This article is from the Glossary of Technical Analysis Terms.
The Norton High/Low Indicator uses results from the Demand Index and the Stochastic study and is designed to pick tops and bottoms on long term price charts. Two lines are generated: the NLP line and the NHP line. The system also uses level lines at -2 and -3. The NLP line crossing -3 to the downside is the signal that a new bottom will occur in 4-6 periods, using daily, weekly, or mnthly data. Similarly, the NHP line crossing -3 to the downside indicates a new top in the same time frame. The indicator tends to be more reliable using longer term data (weekly or monthly). When either indicator drops below the - 3 level, a reversal may be imminent. The reversal (or hook) is the signal to enter the market. For greater reliability, use the Norton High/Low Indicator together with other studies for confirmation.

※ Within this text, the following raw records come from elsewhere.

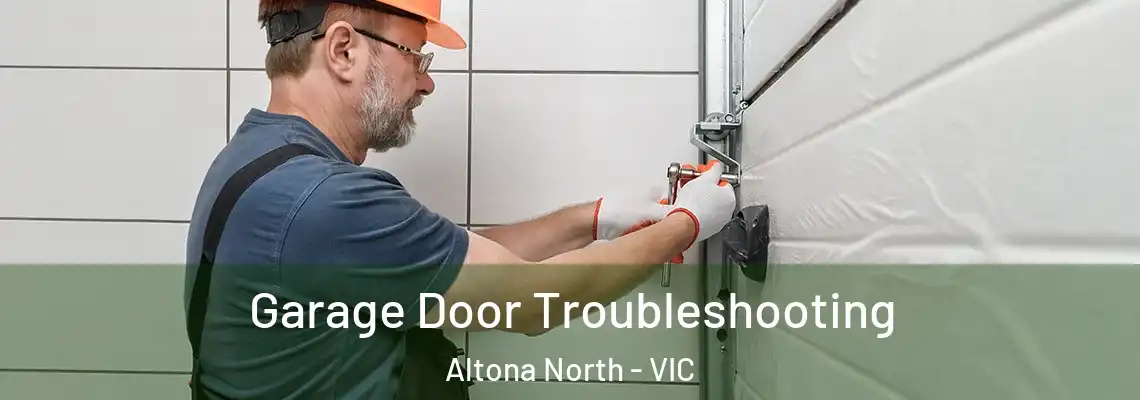  Garage Door Troubleshooting Altona North - VIC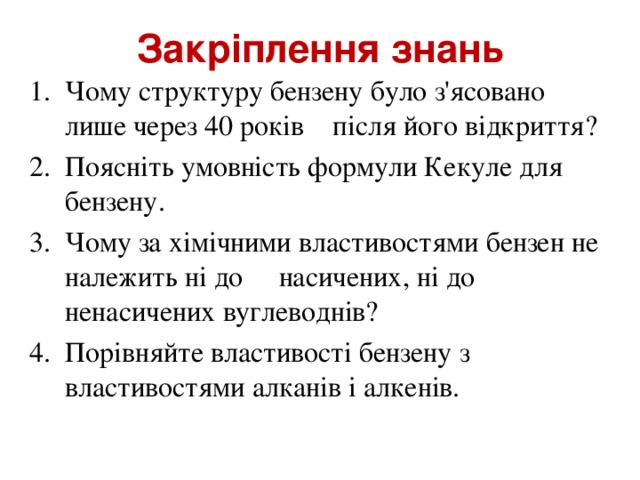 Закріплення знань Чому структуру бензену було з'ясовано лише через 40 років після його відкриття? Поясніть умовність формули Кекуле для бензену. Чому за хімічними властивостями бензен не належить ні до насичених, ні до ненасичених вуглеводнів? Порівняйте властивості бензену з властивостями алканів і алкенів.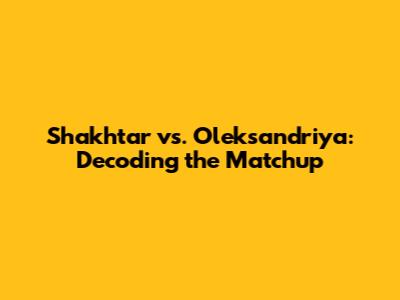 Shakhtar vs. Oleksandriya: Decoding the Matchup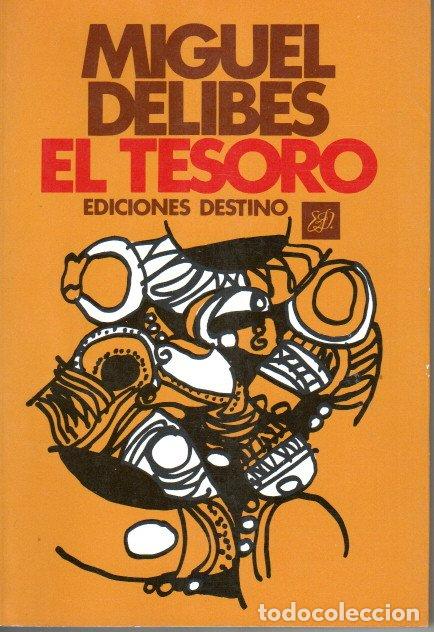 Libros de segunda mano: EL TESORO - MIGUEL DELIBES - Foto 1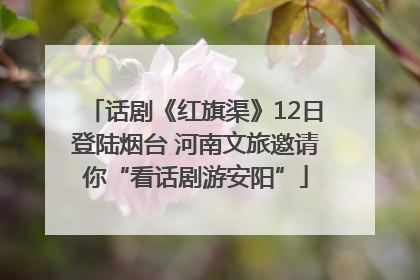 话剧《红旗渠》12日登陆烟台 河南文旅邀请你“看话剧游安阳”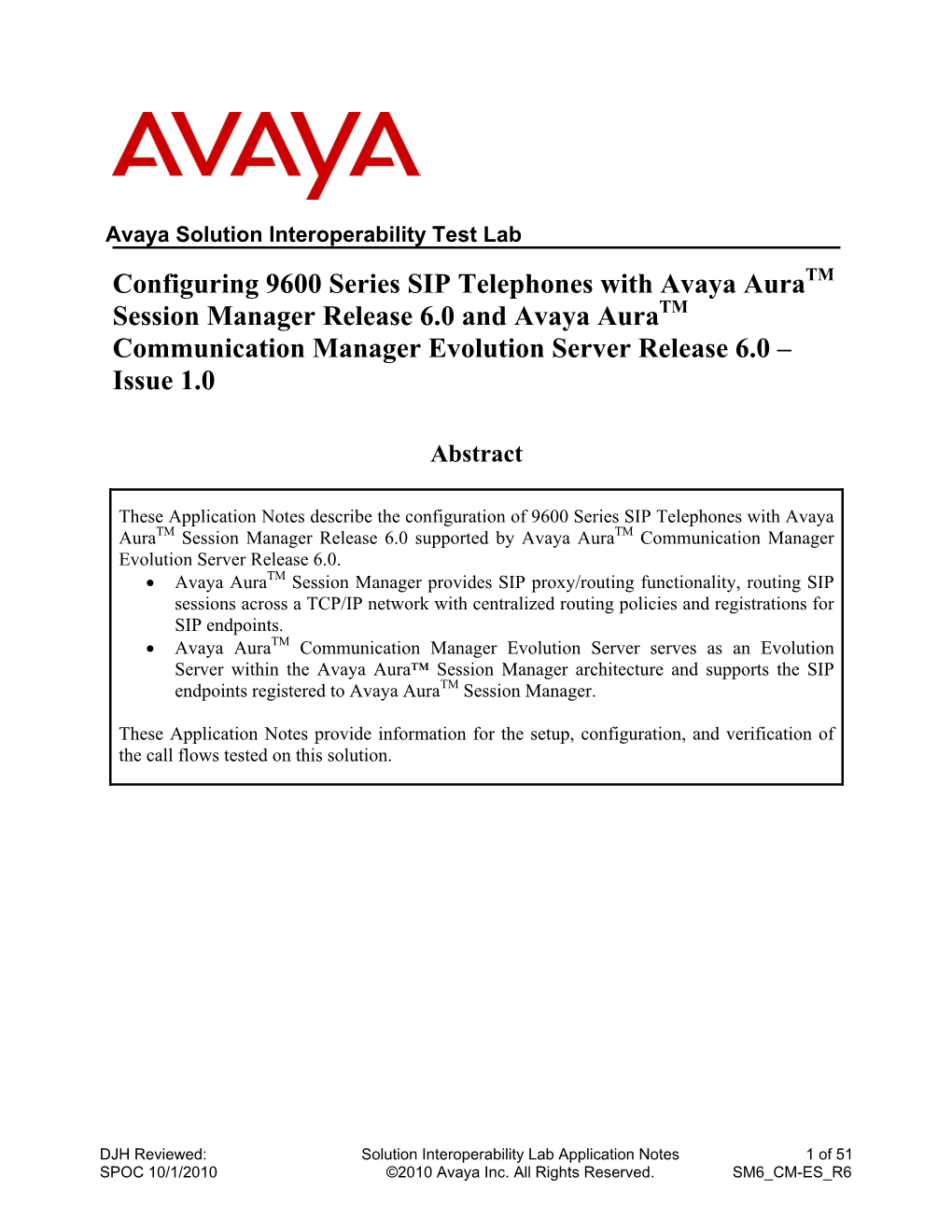 Configuring 9600 Series SIP Telephones with Avaya Auratm Session Manager Release 6.0 and Avaya Auratm Communication Manager Evolution Server Release 6.0 – Issue 1.0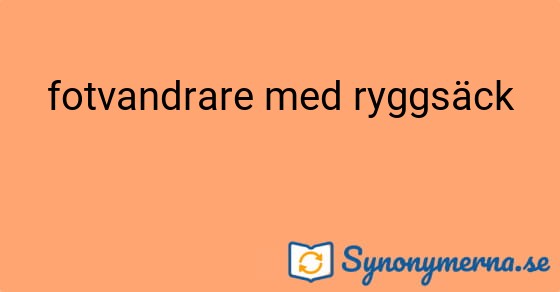 Bild som illustrerar uttrycket fotvandrare med ryggsäck och dess synonymer.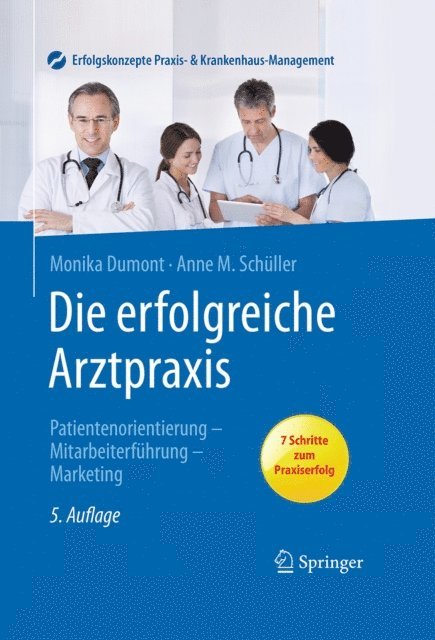Anne M. Schuller, Monika Dumont - Die erfolgreiche Arztpraxis, E-bok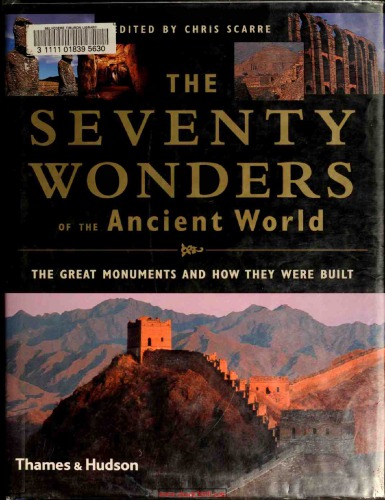 The Seventy Wonders of the Ancient World: The Great Monuments and How They Were Built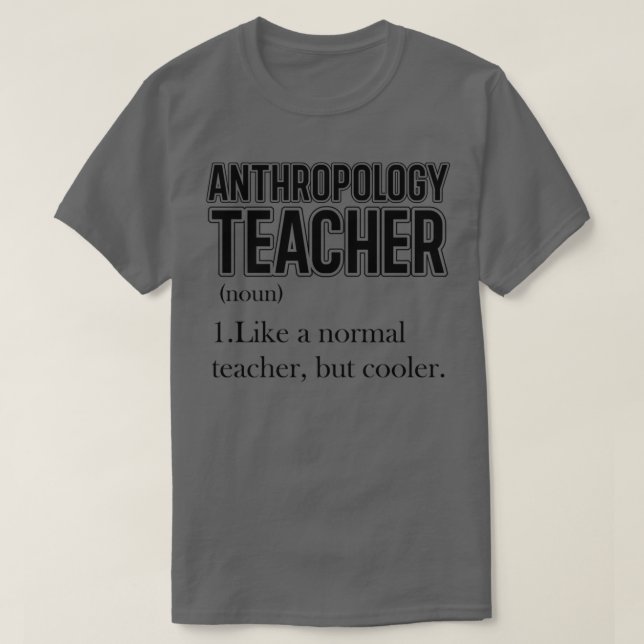 Anthropologielehrer 4 T-Shirt (Design vorne)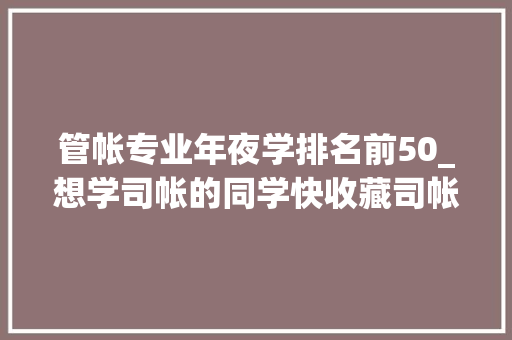 管帐专业年夜学排名前50_想学司帐的同学快收藏司帐专业大年夜学排名前100名最全名单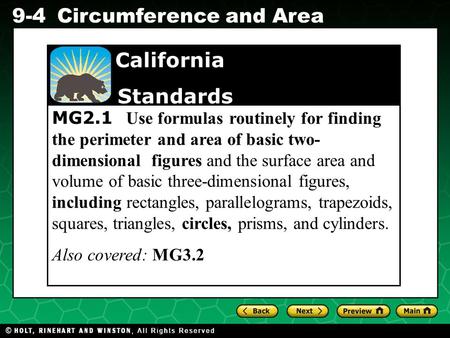 Holt CA Course 1 9-4Circumference and Area MG2.1 Use formulas routinely for finding the perimeter and area of basic two- dimensional figures and the surface.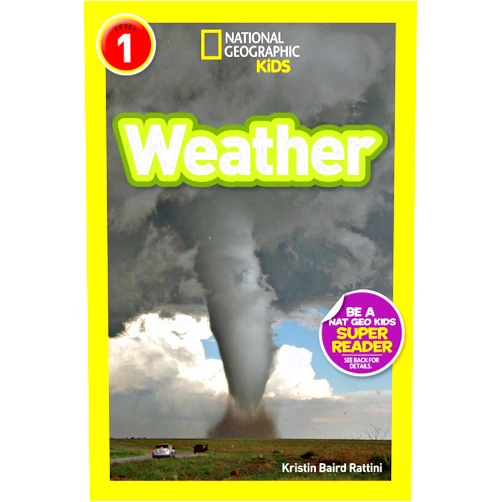 Kristin Baird Rattini,National Geographic Kids Weather (National Geographic Kids Readers, Level 1)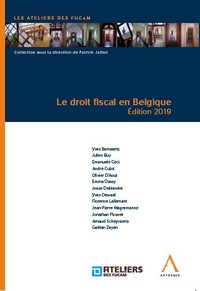 Le droit fiscal en Belgique - Édition 2019
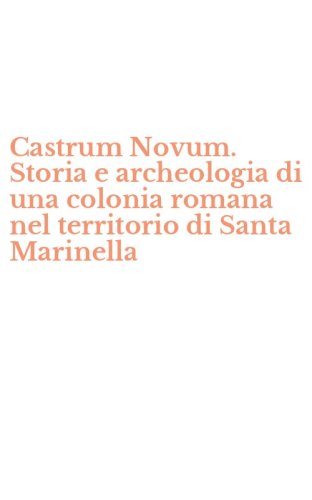 Castrum Novum. Storia e archeologia di una colonia romana nel territorio di Santa Marinella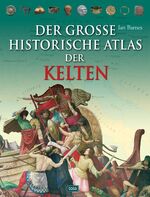 ISBN 9783850033817: Der große historische Atlas der Kelten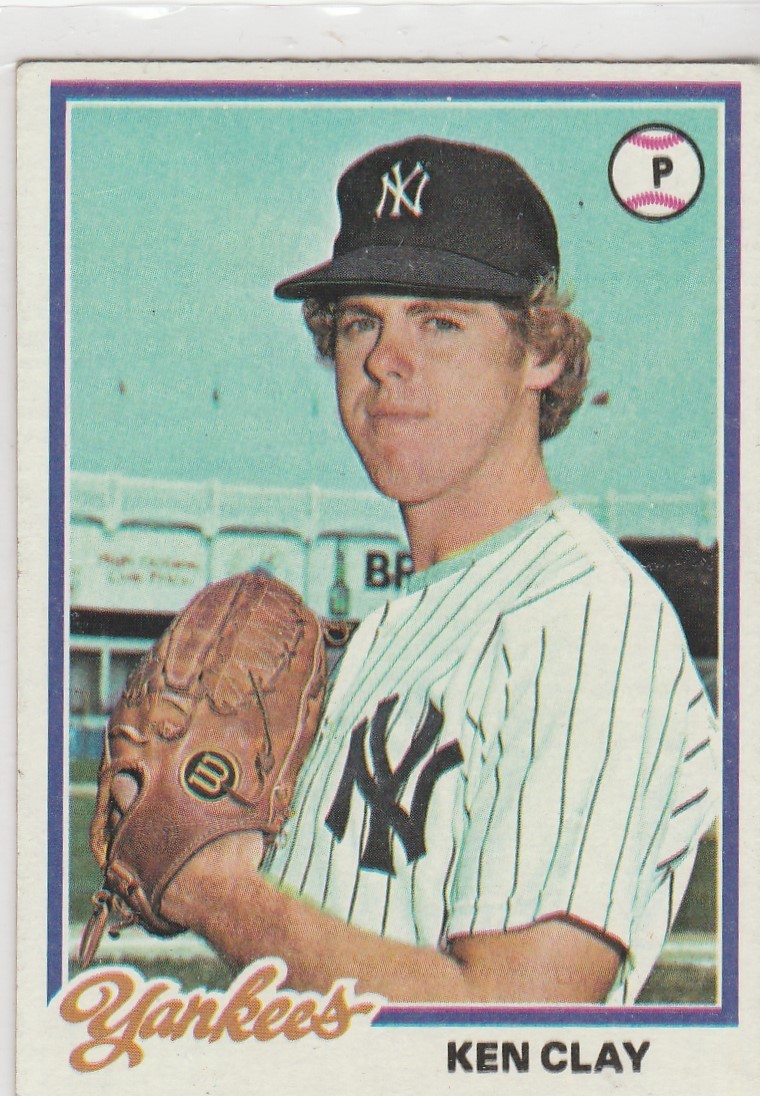 1978 topps #89 Ken Clay YANKEES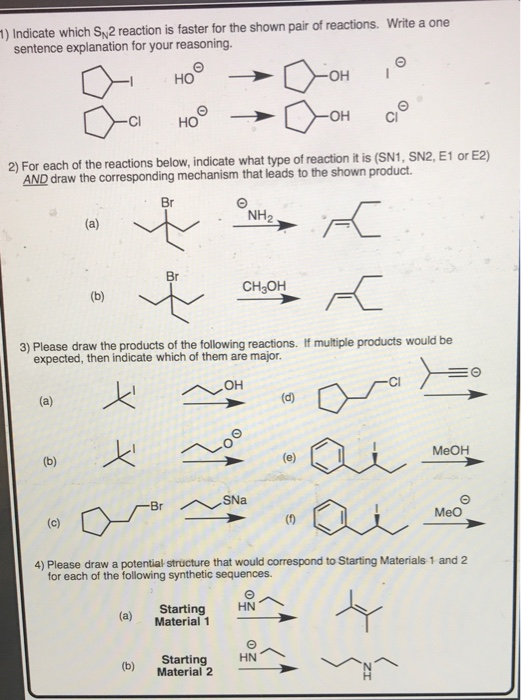 ) Indicate which S 2 reaction is faster for the shown pair of reactions. Write a one sentence explanation for your reasoning OH CI HO OH C 2) For each of the reactions below, indicate what type of reaction it is (SN1, SN2, E1 or E2) AND draw the corresponding mechanism that leads to the shown product Br NH2 Br CH OH 3) Please draw the products of the following reactions. If multiple products would be expected, then indicate which of them are major. MeOH MeO (0 4) Please draw a potential structure that would correspond to Starting Materials 1 and 2 for each of the following synthetic sequences. (a) Material 1 Starting HN (b) Starting HN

A way to measure volatility is to measure the daily ranges between the high and the low. Volatility is high when the daily range is large and low when the daily range is small. The Notis %V study contains two separate indicators. It divides market volatility into upward and downward components (UVLT and DVLT). Both are plotted separately in the same window, and can be plotted as an oscillator. The upward component is also compared to the total volatility (UVLT + DVLT) and expressed as a percentage; thus the name, %V. Volatility can be a key to options trading. A good sense of market volatility can help you avoid those frustrating times when the market moves your way but your option still loses value.